Далее Морталис пустился в ученые рассуждения о том, что высшая на свете радость – это радость ума, но ни в коем случае не желудка, как полагают многие недалекие люди – рабы плоти, забывшие Бога, чревоугодники, – а также эпикурейцы, ищущие в бытии каждодневных наслаждений, и многие другие, порочные и непорочные, гоняющиеся за наслаждениями телесными, коих перечислять здесь – дело долгое и пустое… После этого датчанин заговорил о равновесии радостей и печалей и отсюда по логике вывел, что высшей радости противостоит низшая печаль – печаль плоти – многочисленные болезни и смерть. А если радость – удел разума, а печаль – удел плоти, то все это, соединенное в одном, есть постоянная борьба. Радости же и печали не подвержены смешению, поскольку имеют разную природу. Разуму не свойственна печаль, ибо он жив и должен оттого испытывать постоянную радость. Кроме радости бытия, познания и созидания, ничто не должно пребывать в разуме, тем более докучать ему и мучить его. Если же докучает и мучает, то сие происходит от человеческого несовершенства, от которого человек когда-нибудь непременно избавится. Но если не избавится, то плоть своими печалями подавит человека. Плоти не свойственна радость, ибо она может испытывать только раздражение. И чем несовершеннее человек, тем больше у него раздражений; вслед за человеческим несовершенством приходит смерть, тогда исчезают и радости и печали, смерть прячет все под черным покрывалом…
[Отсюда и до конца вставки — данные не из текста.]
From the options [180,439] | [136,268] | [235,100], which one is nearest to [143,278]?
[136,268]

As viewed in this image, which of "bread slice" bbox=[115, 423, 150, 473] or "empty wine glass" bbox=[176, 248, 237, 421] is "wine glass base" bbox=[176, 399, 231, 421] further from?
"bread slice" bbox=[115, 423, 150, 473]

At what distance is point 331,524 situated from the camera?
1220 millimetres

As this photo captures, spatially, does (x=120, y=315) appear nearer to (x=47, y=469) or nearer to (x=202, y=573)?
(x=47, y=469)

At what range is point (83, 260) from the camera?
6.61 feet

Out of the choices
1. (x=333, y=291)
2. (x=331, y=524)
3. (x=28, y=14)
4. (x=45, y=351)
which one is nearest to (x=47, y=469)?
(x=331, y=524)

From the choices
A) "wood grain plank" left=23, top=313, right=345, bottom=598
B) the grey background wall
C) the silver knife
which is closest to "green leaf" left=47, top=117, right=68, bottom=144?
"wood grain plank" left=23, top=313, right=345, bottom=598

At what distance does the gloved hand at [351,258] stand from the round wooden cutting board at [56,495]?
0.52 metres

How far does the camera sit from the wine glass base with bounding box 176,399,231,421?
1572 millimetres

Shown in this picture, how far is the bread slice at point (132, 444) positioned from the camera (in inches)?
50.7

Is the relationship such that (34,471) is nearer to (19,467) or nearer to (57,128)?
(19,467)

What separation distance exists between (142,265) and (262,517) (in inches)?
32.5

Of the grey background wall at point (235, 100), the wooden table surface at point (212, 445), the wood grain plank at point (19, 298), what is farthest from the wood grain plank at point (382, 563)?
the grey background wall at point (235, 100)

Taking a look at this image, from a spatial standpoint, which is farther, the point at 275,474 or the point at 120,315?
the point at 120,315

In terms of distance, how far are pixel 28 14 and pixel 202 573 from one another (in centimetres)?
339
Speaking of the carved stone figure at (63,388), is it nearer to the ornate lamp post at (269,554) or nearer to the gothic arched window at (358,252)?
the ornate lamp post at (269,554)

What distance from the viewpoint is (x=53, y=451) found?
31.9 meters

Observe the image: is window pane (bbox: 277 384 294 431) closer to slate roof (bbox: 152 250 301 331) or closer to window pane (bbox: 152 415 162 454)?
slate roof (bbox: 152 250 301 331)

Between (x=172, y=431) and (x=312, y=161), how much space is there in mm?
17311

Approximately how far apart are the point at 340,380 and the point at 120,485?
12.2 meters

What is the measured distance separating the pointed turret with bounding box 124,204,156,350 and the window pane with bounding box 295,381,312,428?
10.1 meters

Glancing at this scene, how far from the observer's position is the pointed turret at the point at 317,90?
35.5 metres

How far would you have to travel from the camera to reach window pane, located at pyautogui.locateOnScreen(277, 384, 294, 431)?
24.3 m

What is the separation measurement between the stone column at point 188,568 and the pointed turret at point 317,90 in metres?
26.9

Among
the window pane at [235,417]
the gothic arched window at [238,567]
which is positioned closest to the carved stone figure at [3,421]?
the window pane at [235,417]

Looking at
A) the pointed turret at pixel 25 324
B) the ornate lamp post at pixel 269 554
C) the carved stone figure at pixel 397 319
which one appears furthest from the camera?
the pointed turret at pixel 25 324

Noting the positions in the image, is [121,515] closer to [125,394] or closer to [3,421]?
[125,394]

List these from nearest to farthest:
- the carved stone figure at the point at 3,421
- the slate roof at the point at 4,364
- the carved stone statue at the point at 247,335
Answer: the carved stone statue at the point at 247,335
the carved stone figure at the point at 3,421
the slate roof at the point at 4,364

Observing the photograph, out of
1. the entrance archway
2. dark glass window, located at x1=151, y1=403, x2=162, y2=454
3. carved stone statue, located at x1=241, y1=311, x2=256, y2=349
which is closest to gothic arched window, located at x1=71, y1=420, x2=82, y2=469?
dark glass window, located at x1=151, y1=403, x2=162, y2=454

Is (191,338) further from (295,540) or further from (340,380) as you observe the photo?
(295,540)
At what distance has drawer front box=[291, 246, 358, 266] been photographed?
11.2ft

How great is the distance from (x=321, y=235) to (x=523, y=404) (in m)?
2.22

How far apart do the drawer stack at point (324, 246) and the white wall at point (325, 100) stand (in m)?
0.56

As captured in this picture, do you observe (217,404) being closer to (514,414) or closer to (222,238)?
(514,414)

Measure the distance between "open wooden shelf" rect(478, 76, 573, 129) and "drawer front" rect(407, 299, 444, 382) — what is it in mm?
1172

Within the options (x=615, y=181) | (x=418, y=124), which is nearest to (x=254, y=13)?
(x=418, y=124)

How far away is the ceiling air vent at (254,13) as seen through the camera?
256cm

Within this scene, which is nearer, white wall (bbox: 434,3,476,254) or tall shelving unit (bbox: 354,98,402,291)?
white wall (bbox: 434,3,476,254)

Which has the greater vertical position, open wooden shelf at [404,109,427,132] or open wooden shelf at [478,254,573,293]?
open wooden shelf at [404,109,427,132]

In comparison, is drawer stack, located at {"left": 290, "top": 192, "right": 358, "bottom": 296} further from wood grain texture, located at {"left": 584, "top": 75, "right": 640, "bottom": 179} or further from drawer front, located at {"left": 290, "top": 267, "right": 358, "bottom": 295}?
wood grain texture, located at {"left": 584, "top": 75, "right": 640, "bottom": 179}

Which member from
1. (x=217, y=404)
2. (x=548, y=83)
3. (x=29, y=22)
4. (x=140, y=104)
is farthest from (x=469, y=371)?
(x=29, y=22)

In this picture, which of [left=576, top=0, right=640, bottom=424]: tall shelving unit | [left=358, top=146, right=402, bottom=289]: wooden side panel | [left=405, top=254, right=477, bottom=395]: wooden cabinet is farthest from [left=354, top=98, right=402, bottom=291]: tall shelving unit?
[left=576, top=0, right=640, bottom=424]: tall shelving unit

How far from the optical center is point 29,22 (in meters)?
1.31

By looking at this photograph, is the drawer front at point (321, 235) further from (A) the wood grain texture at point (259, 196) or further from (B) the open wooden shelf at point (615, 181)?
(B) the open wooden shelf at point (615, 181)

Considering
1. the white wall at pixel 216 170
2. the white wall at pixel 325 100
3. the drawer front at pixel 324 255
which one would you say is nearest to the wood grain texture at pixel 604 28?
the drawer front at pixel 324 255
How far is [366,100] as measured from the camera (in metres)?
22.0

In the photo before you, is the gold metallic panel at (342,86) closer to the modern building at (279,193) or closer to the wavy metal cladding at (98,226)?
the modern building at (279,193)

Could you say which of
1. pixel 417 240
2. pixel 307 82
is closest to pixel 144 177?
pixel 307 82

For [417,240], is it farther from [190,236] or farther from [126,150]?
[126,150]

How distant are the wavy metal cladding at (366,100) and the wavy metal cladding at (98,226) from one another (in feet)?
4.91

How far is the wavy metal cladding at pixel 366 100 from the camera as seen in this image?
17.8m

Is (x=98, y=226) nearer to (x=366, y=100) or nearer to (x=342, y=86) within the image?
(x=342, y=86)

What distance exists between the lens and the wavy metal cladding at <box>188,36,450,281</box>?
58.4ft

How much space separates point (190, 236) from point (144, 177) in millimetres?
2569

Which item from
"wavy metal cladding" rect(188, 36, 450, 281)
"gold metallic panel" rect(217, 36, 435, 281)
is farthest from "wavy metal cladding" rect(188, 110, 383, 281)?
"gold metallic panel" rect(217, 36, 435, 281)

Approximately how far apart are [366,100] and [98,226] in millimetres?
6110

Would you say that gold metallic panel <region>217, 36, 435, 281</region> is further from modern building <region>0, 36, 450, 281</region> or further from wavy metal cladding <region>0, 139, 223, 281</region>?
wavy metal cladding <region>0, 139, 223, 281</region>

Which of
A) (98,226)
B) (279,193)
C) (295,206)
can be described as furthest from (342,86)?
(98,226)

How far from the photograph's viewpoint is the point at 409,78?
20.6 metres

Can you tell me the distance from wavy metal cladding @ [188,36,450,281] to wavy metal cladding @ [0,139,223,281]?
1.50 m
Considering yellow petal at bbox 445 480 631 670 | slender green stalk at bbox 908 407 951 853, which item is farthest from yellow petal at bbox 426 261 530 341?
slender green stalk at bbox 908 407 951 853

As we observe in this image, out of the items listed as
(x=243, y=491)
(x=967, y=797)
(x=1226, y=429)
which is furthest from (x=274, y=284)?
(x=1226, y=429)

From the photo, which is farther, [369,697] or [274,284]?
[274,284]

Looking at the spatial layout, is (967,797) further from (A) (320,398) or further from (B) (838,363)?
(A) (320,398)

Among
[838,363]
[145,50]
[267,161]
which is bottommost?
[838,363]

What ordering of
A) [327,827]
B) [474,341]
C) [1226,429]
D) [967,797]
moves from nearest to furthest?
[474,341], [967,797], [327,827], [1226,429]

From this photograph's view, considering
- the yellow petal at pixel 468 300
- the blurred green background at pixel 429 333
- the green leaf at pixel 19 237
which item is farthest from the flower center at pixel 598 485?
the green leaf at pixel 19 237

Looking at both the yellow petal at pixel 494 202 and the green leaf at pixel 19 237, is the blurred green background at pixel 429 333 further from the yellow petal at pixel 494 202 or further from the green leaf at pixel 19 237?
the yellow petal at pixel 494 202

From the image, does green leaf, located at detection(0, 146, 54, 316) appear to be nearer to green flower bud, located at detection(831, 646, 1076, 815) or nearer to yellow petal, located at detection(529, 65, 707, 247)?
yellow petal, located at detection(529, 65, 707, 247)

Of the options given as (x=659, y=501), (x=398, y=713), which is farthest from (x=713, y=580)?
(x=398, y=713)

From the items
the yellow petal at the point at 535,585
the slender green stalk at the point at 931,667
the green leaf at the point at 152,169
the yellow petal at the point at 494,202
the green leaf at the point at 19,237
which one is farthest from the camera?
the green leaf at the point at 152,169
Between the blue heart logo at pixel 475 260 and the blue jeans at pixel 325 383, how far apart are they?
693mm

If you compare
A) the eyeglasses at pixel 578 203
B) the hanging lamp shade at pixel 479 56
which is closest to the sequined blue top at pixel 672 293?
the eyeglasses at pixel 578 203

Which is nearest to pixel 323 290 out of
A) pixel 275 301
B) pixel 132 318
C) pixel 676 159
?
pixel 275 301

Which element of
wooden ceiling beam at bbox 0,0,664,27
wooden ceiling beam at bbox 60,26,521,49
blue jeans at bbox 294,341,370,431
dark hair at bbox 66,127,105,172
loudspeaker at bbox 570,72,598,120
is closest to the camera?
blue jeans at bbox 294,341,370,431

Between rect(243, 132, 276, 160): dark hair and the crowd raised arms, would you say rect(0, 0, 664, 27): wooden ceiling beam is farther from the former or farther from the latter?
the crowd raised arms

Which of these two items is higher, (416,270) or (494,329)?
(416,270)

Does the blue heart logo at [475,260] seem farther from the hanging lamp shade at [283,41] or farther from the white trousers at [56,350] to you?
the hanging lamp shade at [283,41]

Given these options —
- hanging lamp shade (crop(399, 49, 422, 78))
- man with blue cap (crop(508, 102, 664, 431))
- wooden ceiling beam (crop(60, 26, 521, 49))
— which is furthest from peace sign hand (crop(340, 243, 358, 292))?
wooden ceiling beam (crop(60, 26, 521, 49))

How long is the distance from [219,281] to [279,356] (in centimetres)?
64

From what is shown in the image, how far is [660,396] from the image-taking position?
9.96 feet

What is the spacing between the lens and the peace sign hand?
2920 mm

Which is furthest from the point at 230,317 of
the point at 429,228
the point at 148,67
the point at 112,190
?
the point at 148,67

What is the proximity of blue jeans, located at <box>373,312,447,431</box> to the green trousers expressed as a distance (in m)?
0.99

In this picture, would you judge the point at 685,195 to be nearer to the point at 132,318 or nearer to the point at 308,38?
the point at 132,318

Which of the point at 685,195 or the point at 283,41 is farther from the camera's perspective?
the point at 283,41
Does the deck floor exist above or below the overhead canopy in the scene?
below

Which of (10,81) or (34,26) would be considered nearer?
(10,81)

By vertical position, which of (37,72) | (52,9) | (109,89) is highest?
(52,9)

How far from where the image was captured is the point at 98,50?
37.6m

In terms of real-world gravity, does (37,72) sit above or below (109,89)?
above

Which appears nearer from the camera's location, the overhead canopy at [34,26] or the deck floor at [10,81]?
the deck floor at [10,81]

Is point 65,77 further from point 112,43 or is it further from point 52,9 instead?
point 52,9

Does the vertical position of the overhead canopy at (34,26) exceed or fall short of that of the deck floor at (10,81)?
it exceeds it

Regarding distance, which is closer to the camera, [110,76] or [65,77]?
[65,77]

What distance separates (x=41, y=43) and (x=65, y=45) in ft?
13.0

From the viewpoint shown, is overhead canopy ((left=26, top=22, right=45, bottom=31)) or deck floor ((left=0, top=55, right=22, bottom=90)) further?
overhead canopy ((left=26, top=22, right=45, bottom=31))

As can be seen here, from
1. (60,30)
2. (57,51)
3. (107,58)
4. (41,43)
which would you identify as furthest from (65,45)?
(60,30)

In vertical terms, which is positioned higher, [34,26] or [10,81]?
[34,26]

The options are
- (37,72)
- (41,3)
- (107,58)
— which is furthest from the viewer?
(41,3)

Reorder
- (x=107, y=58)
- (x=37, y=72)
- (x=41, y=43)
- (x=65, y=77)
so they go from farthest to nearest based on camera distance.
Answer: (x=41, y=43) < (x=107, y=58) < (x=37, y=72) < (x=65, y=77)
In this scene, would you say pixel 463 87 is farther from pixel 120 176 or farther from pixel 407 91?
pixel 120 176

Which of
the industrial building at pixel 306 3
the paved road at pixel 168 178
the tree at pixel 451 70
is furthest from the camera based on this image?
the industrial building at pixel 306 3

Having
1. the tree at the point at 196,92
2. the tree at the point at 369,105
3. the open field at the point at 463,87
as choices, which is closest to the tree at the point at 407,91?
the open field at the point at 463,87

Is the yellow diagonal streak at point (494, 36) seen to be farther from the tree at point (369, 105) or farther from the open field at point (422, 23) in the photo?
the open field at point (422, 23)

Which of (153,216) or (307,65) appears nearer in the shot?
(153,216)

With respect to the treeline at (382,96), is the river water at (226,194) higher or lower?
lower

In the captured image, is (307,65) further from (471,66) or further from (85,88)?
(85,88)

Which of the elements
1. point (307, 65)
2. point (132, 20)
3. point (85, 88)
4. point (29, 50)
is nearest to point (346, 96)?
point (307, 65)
Месяц и Тойво Линнеус высоко оценили речь Морталиса, признавшись (не без насмешливого блеска в глазах), что давно уже ни от кого не слышали ничего подобного. Еще они сказали, что остров Эзель обретет в лице Морталиса пастыря, достойного и лучшей судьбы, и более многочисленной и влиятельной паствы. А Месяц прибавил, что не лучшим образом поступает тот государь, который отсылает в провинцию разумнейших из своих подданных, вместо того, чтобы приближать их к себе, – плох государь, обращающий разумных в погонщиков ослов, но с ослами управляющий государством… Андрее, простой норвежский рыбак, после глубокомысленной речи Морталиса почувствовал себя человеком очень несовершенным, почти что неживым, так как после разлуки с Люсией жизнь свою проводил в бесконечной печали. И дабы не обращать на себя внимания, он промолчал…
Глава 4
За ночь непогода разгулялась: тот ветер, что вечером пригнал тучи, к утру обратился в штормовой. Многие суда, покинувшие накануне любекскую гавань, наутро вернулись. Моряки с этих судов говорили, что на побережье творится нечто ужасное: будто между валами проглядывает дно, а вал время от времени накатывается на вал, и тогда они, борясь друг с другом и обгоняя один одного, почти не отстают от ветра. Но когда они достигают земли, то оставляют на пей следы невероятных разрушений, – кое-где, говорили, обвалились кручи, нескольких рыбацких селений как не бывало, в любекской бухте будто бы случилось наводнение, а воды Траве в нижнем течении вышли из берегов. Рассказывали, что после такого ветра моряки даже в штиль придерживают шляпы. Суеверные же говорили, что здесь не обошлось без нечистой силы. Еще /кили на побережье старики, которые помнили Великий шторм, – когда сошлись на далеком севере семь лапландских колдунов и, сговорившись, окружили всю Скандинавию поясом штормов, а застегнули тот пояс белой как мел рыбьей костью,.. целых тридцать три дня удерживали ту кость в своих руках…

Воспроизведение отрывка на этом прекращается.